• EXERCISE MATERIALS:
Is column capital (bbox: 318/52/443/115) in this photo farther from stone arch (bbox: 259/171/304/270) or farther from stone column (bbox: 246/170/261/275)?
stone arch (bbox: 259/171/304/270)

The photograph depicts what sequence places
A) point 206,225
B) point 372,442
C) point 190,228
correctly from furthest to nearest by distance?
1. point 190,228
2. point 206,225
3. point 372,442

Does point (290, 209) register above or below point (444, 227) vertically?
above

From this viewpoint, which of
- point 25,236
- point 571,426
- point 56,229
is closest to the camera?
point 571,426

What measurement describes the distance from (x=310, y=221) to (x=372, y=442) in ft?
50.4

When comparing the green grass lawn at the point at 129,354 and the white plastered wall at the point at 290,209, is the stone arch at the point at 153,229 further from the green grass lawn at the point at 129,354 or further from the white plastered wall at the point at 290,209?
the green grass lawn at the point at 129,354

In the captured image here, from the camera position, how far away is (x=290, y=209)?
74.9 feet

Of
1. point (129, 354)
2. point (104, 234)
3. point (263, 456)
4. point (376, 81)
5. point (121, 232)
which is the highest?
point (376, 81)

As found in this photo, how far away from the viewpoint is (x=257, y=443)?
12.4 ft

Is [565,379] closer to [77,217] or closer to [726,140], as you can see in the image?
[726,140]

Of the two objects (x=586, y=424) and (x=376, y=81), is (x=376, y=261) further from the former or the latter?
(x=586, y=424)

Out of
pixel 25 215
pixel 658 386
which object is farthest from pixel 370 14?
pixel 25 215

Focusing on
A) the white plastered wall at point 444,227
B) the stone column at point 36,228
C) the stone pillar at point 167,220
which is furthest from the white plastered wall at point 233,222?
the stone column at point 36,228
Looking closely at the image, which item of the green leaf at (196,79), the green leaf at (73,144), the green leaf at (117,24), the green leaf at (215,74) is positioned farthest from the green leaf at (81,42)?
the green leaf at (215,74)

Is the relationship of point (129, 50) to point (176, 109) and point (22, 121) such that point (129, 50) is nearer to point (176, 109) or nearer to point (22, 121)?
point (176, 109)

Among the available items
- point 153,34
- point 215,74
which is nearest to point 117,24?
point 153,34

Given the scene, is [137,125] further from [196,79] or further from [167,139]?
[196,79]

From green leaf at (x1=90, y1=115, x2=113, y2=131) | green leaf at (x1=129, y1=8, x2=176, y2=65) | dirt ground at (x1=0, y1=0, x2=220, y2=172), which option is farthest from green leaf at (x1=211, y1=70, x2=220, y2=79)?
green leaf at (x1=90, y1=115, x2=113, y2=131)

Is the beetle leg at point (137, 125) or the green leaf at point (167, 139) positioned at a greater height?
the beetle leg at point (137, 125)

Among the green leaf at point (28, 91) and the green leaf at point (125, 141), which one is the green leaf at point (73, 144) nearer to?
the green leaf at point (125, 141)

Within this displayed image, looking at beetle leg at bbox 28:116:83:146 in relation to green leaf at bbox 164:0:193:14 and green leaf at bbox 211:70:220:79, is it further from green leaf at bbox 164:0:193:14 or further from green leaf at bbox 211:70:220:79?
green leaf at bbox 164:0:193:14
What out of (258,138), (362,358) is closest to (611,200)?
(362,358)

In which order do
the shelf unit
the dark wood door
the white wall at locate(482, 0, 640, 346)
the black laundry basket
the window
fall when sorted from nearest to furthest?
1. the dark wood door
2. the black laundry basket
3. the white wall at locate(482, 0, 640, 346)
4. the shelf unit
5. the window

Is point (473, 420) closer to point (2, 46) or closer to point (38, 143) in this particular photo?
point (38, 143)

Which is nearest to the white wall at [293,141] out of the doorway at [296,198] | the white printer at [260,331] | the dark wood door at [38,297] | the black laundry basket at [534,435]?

• THE EXERCISE: Which lines in the records above contain the word "dark"? Gather every such line and copy each one in full, matching the word's case.

• REPLY:
the dark wood door
1. the dark wood door
Which is nearest to the white wall at [293,141] out of the doorway at [296,198] | the white printer at [260,331] | the dark wood door at [38,297] | the black laundry basket at [534,435]?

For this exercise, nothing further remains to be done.